** Opening SOURCE RECORDS block **
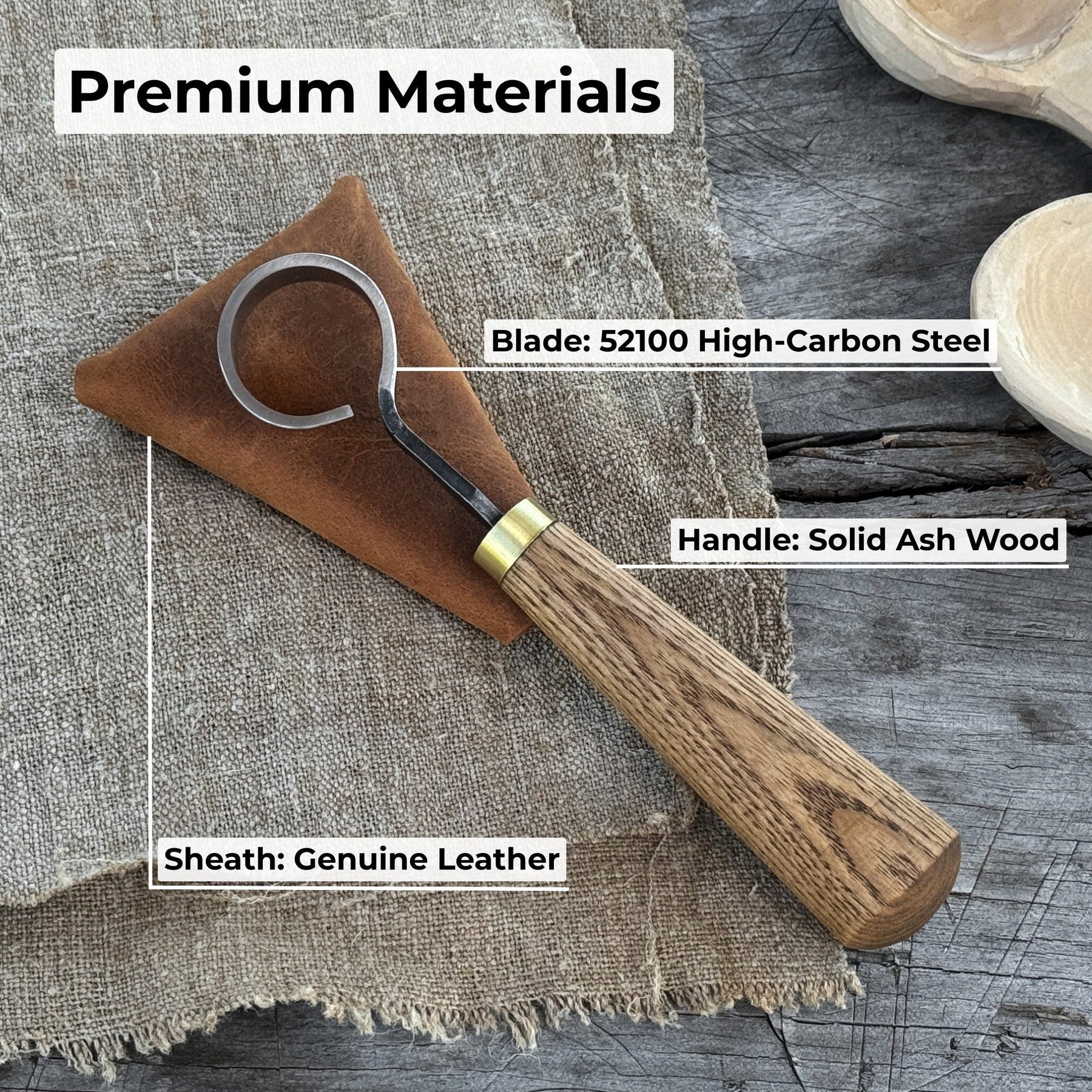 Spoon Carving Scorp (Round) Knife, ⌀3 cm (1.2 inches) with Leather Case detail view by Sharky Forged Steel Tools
** Closing SOURCE RECORDS block **
** Opening SOURCE RECORDS block **
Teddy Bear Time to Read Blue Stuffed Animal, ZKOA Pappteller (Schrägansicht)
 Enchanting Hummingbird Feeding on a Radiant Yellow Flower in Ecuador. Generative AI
** Closing SOURCE RECORDS block **
(EXERCISE DIRECTIONS) For this exercise, output exactly the lines above from the line with "Teddy Bear Time" to the line with "Enchanting Hummingbird Feeding", counting both, and leave out the rest.

(EXPECTED ANSWER)
Teddy Bear Time to Read Blue Stuffed Animal, ZKOA Pappteller (Schrägansicht)
 Enchanting Hummingbird Feeding on a Radiant Yellow Flower in Ecuador. Generative AI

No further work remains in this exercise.